The bottleneck has always been the cracking step. Splitting NH₃ at speed,
at low temperature, with low ruthenium content, in something small enough
to bolt onto a vehicle, has been the central engineering problem. That is
the problem this patent surge is solving.

The cast

First Ammonia Motors, Charlotte, founded May 2022. Six U.S. grants
since 2023, plus pending applications in Japan, Brazil, Europe, the U.K.,
and China. The June 2025 Silverado test was the public coming-out.

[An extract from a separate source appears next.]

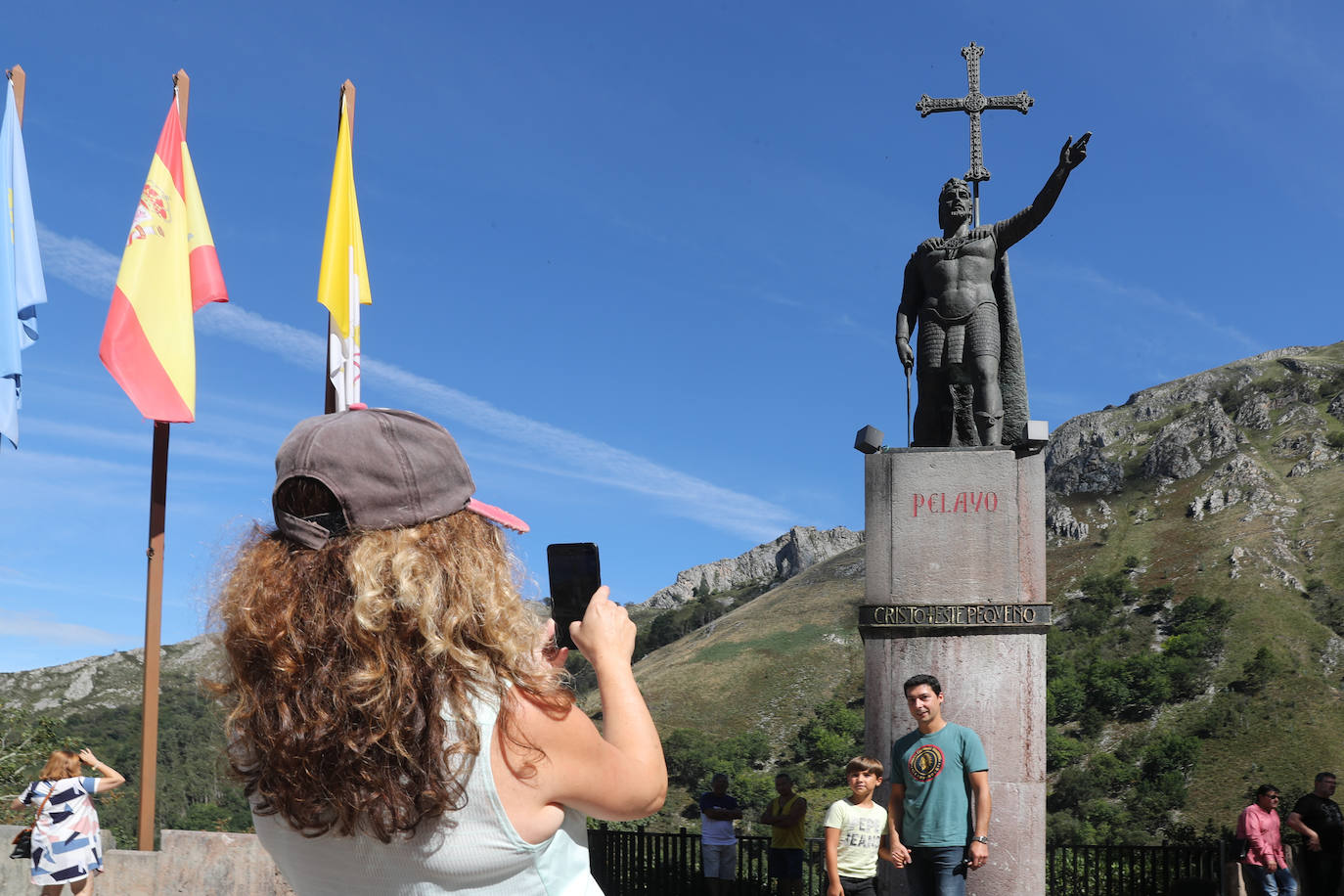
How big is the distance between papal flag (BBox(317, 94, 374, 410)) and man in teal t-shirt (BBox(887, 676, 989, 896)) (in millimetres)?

Amogy, Brooklyn, founded 2020 by four MIT Materials Science alumni:
Seonghoon Woo, Hyunho Kim, Jongwon Choi, and Young Suk Jo. Seven U.S.
grants since 2023. The company has raised $302 million across nine rounds,
backed by SK Innovations, Saudi Aramco Ventures, Mitsubishi, Temasek, and
Amazon’s Climate Pledge Fund. As TechCrunch reported in July 2025, the
$80 million latest round earmarks ammonia not just for ships but for data
center backup power. Amogy also signed an April 2025 deal with Japanese
engineering giant JGC to industrialize its low-ruthenium catalyst, plus a
manufacturing contract with Samsung Heavy Industries.

Japan Engine Corporation (J-ENG), Akashi. Its 7UEC50LSJA-HPSCR engine,
a seven-cylinder marine diesel converted to a 95 percent ammonia co-firing
rate, finished factory trials in September 2025. Maritime Executive
reported nitrous oxide emissions of three parts per million at full load,
and an overall greenhouse-gas cut of more than 90 percent against heavy
fuel oil. The first unit ships to NYK’s new ammonia gas carrier this year.

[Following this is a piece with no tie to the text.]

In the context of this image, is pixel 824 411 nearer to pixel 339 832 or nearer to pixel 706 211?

Yara Clean Ammonia, Oslo. Yara, which runs the world’s largest
ammonia trading network, cut steel in August 2025 on the Yara Eyde, the
first ammonia-powered container ship. North Sea Container Line plans the
Oslo–Rotterdam run from 2027.

RTX Corporation (Pratt & Whitney). Two grants: US 11,920,524, a
multi-fuel ammonia/hydrogen turbine injector, and US 12,006,865, a gas
turbine with on-board cracking and membrane separation. Pratt & Whitney’s
public propulsion roadmap leads with its hydrogen-burning HySIITE rig,
which posted a 99.3 percent NOx reduction in DOE-sponsored single-nozzle
tests last year. The ammonia patents are the storage answer to HySIITE’s
combustion answer: cryogenic liquid hydrogen does not survive a
trans-Atlantic flight; ammonia sits in a wing tank and gets cracked on the
way to the combustor.

Behind them: Doosan Enerbility, Saudi Aramco, Hyundai Motor, Toyota
Industries, Perkins Engines, Haldor Topsøe, Johnson Matthey. The club that
already knows how to make and ship ammonia is small. It is now also the
club that knows how to burn it.

What an R&D director should take from this

The catalyst is the bottleneck, and the catalyst is proprietary. Amogy
told MIT News in November 2025 that miniaturized catalysts working at
lower temperatures are the rate-limiting metric, with low-ruthenium
loading the central goal. Anyone positioning in this space without a
catalyst story is selling commodity hardware.

The engineering that solves marine ammonia also solves data center
ammonia. Amogy’s last round was explicit, and hyperscale operators eyeing
multi-megawatt backup are watching. The chemistry does not care whether
the load is a ship’s screw or an Nvidia rack.

The aviation entry is real but distant. RTX has the IP; the flight test
is not in any public roadmap. But every marine and stationary ammonia
grant is a sub-component derisking step for a future ammonia turbofan.
Shipping is paying for aviation’s R&D learning curve two decades early.

The fertilizer molecule that has fed the world for a century is now being
asked to power it. The patents say it is not a question of whether, only
of which catalyst.


Method note. Patent counts come from the USPTO bulk grant feed (9.3
million U.S. utility grants), filtered to issued grants whose text matches
the phrases “ammonia fuel,” “ammonia engine,” “ammonia combustion,”
“ammonia cracking,” “cracking ammonia,” “ammonia decomposition,” “ammonia
reform,” or “reforming ammonia,” from January 2010 through early May 2026.
Assignee counts collapse corporate spelling variants. Literature counts
come from OpenAlex on the same phrase set. Regulatory citations are from
MEPC 83 documents and post-MEPC analyses published in spring 2025; company
facts are drawn from filings and trade press cited inline. Patent claims
are quoted from the granted documents. Numbers re-run on 2026-05-10.